Exercise instructions =
Exactly reproduce the lines from the line that has "New Zealand, site" down to the last line of the entries, inclusive.

Material shown =
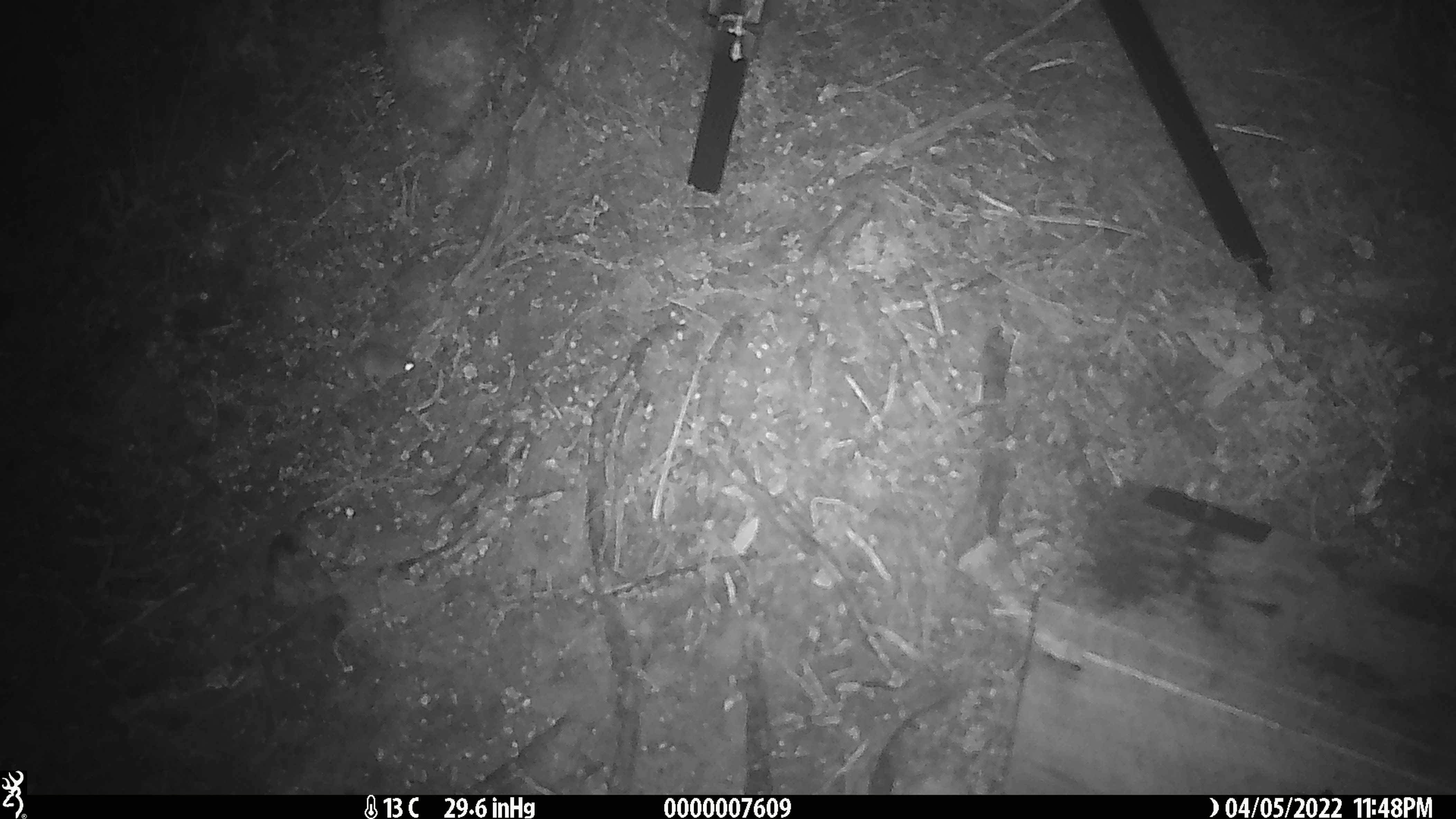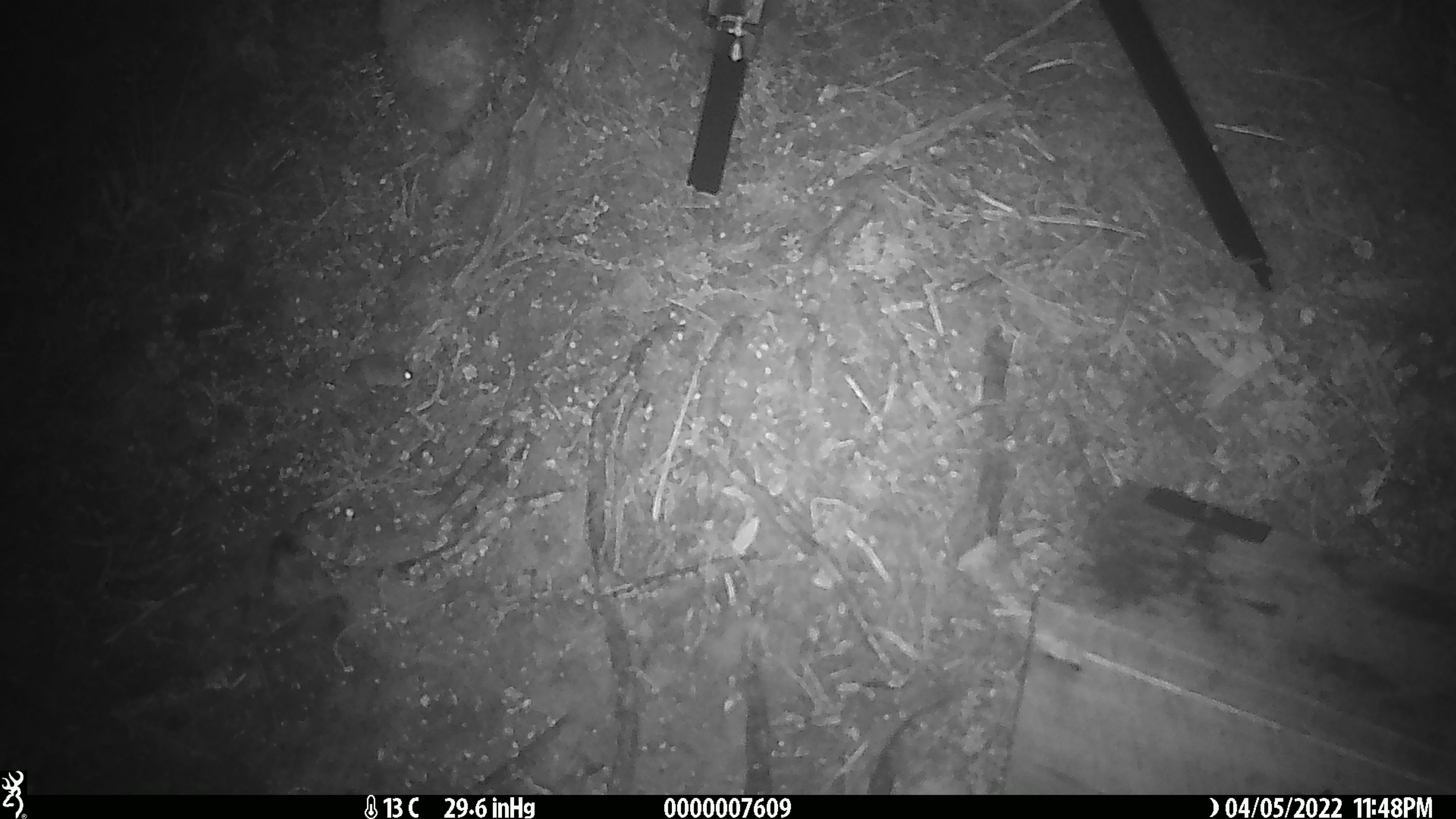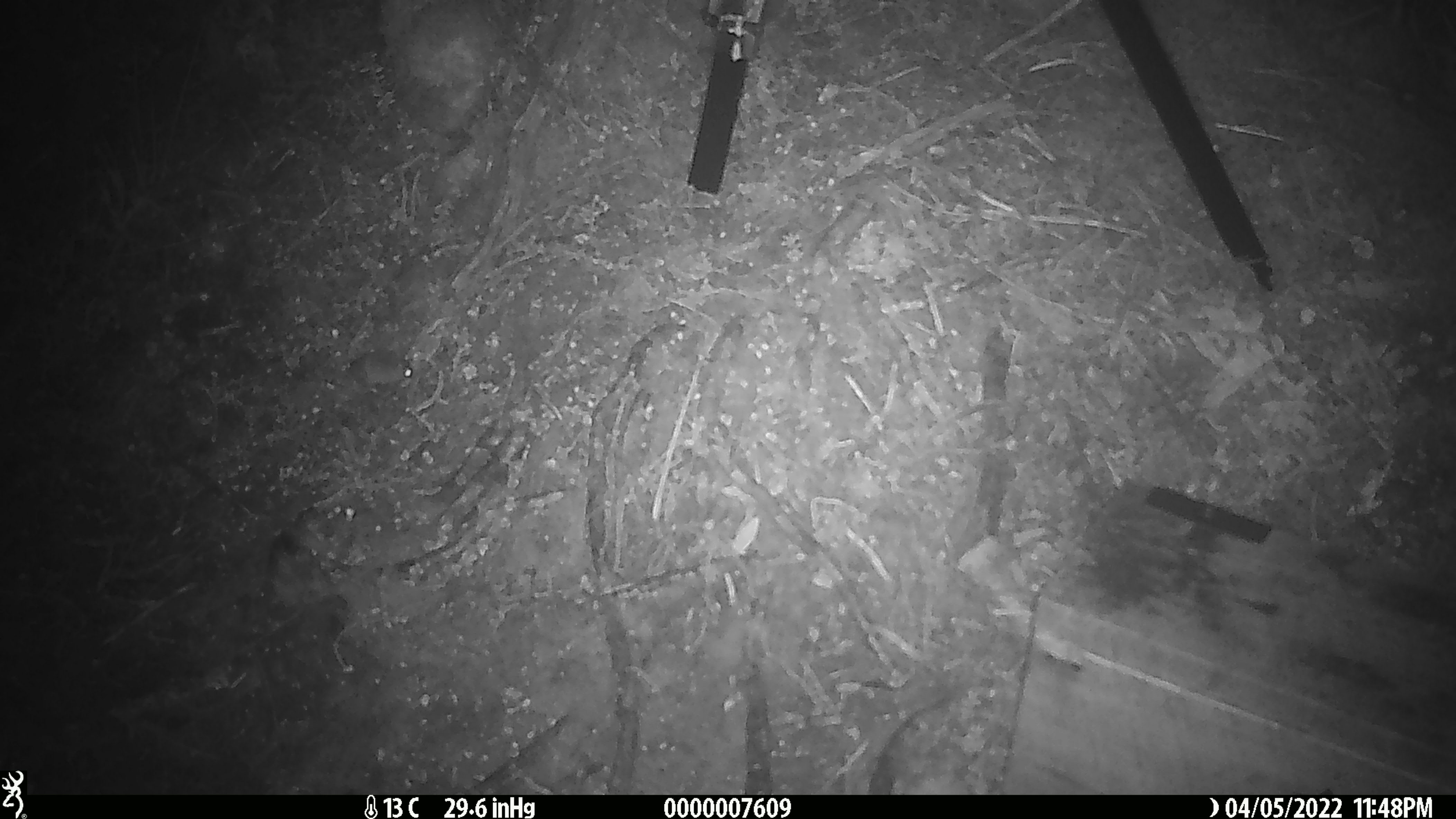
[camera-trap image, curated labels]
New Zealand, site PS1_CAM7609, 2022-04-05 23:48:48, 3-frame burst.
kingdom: Animalia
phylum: Chordata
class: Mammalia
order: Rodentia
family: Muridae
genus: Mus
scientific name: Mus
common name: mouse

Solution for this exercise =
New Zealand, site PS1_CAM7609, 2022-04-05 23:48:48, 3-frame burst.
kingdom: Animalia
phylum: Chordata
class: Mammalia
order: Rodentia
family: Muridae
genus: Mus
scientific name: Mus
common name: mouse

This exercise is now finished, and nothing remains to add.